Hello dear people who read my blog and welcome back to another bookish discussion! In case you haven't noticed yet, there's now a page (link below the header) where there's a link list to all the discussions I've done in the past. You know, if you want to browse.
Anyway, today I'd like to talk about this weird sort of nervousness or trepidation that is sometimes part of cracking open that next book. Or settling on the book. Taking the leap. Bracing yourself to fall into a new story, a new life, a new world.
I don't get this nervousness with every book. Sometimes I just feel like reading it, crack it open, am sucked in immediately and feel comfortable. Other times, I'm almost a bit afraid. What if I don't like it? What if I'm left trying to swim in the deep end because I'm thrown into a strange world where I don't know the rules yet? What if I don't like this book? If it's a review book, will not liking it make me feel guilty?

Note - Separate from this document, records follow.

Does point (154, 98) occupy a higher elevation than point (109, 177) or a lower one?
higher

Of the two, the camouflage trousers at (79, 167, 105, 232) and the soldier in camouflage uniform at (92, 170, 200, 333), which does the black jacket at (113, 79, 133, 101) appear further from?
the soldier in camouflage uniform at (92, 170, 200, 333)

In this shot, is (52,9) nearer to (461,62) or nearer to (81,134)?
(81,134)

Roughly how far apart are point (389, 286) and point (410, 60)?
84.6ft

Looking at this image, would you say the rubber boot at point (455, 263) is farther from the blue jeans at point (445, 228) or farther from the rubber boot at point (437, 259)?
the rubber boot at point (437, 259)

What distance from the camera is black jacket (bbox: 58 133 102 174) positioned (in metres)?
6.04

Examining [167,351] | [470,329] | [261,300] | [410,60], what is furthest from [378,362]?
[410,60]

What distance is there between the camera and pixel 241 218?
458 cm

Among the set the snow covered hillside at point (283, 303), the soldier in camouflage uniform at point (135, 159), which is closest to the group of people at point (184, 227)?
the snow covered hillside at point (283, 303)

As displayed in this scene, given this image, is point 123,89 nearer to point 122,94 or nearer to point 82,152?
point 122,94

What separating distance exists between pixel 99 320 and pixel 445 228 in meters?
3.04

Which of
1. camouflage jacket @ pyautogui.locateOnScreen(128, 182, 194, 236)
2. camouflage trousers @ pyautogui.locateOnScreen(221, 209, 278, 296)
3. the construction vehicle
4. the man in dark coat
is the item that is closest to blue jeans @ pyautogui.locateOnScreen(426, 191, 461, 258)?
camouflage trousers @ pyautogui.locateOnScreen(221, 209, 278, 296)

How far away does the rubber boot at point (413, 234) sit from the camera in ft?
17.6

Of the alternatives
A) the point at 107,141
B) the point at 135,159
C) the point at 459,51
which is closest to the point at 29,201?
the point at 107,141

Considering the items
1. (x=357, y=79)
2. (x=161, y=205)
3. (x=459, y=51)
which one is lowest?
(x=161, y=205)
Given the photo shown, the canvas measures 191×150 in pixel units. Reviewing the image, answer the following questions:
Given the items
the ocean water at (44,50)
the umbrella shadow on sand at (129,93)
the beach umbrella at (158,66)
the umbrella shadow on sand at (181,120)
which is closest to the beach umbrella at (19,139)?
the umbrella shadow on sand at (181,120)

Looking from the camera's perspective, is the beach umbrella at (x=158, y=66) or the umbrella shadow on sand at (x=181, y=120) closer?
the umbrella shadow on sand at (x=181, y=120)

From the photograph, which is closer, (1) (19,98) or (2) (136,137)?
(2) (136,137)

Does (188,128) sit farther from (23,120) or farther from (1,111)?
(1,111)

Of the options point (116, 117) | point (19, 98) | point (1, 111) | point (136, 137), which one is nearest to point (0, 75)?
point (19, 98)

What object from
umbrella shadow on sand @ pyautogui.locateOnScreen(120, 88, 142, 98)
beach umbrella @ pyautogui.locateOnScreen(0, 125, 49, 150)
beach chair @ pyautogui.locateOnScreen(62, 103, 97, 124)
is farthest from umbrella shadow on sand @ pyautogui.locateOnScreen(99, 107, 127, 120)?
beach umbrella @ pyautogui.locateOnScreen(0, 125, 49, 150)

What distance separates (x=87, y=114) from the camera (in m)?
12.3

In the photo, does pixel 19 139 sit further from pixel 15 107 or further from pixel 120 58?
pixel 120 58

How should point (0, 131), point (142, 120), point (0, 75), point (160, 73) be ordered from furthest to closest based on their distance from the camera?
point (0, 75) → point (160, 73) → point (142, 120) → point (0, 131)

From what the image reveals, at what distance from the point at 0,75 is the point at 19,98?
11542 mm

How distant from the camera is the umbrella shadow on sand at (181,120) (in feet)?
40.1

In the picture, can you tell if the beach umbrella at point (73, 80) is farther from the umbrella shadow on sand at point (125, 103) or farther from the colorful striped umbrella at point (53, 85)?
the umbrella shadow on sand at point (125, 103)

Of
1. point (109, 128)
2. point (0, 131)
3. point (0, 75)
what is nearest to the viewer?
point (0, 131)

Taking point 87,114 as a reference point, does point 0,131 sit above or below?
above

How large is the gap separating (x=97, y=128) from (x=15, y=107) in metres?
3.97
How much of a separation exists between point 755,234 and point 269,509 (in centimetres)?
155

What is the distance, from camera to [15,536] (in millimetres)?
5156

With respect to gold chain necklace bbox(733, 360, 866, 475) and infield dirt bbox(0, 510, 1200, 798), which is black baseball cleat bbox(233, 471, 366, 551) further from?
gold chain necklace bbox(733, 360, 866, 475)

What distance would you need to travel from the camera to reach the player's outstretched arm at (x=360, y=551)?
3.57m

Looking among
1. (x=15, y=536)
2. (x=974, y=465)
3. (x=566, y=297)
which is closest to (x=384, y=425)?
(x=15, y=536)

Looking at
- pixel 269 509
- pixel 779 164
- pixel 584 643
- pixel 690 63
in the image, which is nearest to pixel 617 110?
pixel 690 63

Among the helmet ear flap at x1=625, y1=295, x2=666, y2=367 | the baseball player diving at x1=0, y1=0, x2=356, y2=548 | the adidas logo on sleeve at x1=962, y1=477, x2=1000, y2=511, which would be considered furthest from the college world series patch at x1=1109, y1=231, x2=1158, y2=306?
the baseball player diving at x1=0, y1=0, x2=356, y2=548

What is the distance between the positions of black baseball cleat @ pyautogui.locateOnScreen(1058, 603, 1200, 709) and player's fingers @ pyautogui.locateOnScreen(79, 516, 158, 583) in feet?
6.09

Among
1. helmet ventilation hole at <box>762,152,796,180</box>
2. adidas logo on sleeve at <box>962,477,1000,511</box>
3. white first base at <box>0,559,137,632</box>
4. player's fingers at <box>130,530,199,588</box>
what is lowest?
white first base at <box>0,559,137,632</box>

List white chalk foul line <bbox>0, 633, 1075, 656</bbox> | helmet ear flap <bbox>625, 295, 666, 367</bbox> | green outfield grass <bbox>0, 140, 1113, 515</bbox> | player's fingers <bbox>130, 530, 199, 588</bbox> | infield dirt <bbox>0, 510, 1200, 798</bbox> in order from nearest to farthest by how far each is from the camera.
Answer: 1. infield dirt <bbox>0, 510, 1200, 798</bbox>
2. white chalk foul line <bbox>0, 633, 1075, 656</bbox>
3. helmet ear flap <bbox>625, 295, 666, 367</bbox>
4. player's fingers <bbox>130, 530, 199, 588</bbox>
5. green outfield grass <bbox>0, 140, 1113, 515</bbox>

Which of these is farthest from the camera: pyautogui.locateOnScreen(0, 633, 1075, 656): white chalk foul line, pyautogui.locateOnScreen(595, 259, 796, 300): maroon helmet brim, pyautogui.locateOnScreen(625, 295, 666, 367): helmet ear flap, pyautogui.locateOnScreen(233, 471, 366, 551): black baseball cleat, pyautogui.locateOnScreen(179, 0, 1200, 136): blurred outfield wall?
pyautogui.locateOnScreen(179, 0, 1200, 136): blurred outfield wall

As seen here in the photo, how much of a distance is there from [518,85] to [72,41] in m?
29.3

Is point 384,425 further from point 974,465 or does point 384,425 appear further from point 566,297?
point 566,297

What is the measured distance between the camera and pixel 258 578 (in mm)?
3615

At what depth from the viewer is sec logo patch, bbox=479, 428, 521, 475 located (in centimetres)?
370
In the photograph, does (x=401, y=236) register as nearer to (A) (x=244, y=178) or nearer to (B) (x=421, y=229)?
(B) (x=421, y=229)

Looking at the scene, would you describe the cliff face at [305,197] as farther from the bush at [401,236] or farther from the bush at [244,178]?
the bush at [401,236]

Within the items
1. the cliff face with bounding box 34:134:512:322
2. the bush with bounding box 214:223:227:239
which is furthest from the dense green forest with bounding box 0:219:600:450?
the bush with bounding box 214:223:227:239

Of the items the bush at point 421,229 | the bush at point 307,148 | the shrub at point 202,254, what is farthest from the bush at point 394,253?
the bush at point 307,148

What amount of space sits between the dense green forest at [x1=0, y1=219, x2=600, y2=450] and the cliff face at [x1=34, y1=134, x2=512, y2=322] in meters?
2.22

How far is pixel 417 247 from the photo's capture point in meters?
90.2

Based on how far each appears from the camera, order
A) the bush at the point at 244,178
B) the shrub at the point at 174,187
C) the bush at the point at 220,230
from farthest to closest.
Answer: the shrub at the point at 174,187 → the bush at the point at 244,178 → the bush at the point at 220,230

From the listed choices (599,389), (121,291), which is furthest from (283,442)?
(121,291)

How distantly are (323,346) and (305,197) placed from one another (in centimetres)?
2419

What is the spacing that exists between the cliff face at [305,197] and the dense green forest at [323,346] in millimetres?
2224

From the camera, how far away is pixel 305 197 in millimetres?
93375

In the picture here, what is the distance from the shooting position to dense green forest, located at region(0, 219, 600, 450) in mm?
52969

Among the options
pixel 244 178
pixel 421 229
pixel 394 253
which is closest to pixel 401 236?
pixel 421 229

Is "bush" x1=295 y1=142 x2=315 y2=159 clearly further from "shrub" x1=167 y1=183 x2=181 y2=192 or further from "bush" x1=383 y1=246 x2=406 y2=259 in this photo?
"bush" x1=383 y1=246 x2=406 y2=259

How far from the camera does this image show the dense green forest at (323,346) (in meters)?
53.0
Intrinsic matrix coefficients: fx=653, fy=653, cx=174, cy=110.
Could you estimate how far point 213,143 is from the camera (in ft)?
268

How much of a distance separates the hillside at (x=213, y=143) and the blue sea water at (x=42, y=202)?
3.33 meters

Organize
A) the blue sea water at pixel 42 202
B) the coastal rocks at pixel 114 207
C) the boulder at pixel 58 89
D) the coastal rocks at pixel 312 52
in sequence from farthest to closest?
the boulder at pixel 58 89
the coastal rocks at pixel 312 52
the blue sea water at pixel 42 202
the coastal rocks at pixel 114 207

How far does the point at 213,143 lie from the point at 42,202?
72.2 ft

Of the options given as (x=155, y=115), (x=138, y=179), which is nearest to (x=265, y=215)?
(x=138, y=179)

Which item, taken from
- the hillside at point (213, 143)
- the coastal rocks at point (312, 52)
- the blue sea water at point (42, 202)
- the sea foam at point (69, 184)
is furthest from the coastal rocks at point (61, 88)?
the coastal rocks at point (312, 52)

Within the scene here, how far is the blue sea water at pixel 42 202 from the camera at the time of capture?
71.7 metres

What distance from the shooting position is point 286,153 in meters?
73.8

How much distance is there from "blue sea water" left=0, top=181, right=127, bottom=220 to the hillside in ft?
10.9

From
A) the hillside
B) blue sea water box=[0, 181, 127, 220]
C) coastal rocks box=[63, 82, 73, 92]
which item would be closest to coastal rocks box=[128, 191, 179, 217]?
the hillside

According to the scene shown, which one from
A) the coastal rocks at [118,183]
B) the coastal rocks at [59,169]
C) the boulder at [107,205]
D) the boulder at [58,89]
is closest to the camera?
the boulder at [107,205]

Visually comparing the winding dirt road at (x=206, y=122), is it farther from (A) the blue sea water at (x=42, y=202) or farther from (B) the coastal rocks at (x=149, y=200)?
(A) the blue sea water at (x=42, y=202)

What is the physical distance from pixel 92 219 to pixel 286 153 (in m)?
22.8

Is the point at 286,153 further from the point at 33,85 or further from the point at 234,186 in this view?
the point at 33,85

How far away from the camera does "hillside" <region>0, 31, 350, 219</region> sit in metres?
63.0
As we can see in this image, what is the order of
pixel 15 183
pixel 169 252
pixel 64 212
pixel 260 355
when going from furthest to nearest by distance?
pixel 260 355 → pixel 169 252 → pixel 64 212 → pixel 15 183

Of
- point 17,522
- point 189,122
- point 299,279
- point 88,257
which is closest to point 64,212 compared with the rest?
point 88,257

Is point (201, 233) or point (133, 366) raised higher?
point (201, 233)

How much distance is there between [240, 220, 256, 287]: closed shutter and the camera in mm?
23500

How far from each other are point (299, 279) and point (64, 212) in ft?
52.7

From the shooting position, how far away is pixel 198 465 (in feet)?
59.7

With series, I tend to get it more often. I read the first book and I immediately want need must have the sequel. A year later, it's out. Maybe I buy it immediately. Maybe not. Even if I buy it, it might end up on my shelf for a few weeks, never mind how much I had to have it right this instant. What if it's not as great as the first/last book? What if I've built up the first book in my head and it wasn't all that awesome? What if I don't remember what happened at the end because I've read a few dozen or even a hundred other books since? What if I don't remember the freaking characters' names and who's who? That's why I often re-read the second half of the previous book before going into the next one.
There are also times when I feel like my own contrary nature is keeping me from a book. Let me explain: sometimes I push away / put off a book or don't listen to a band even though I half-know that I will love it. It's like denial of a desire, or me wanting to punish myself for some reason by not giving myself something I'll enjoy. I might pass it a dozen times in the book store and want to buy it, be drawn to it... but for some reason I always end up getting a different one.
Two examples? I was so sure that I'd never read Mara Dyer or Shatter Me. They were two of my favorite books in 2013 when I finally caved in and read them, about 2 years later. Why am I doing this? Does anyone else have that problem? It's like I'm afraid of the profound effect a good book can have on me.
Despite all that though, NOT having a book I'm reading immediately after finishing the last one makes me even more nervous! The next day at the latest, I have to start a new one.
What about you? Do you ever get this book-nervousness thing? Any ideas why? Has it something to do with specific books? What do you do about/against it? Or am I just a bit cray-cray?
P.S.: I'm visiting a friend in Belgium at the moment (this post is pre-scheduled), so I probably won't get around to answering comments until Monday.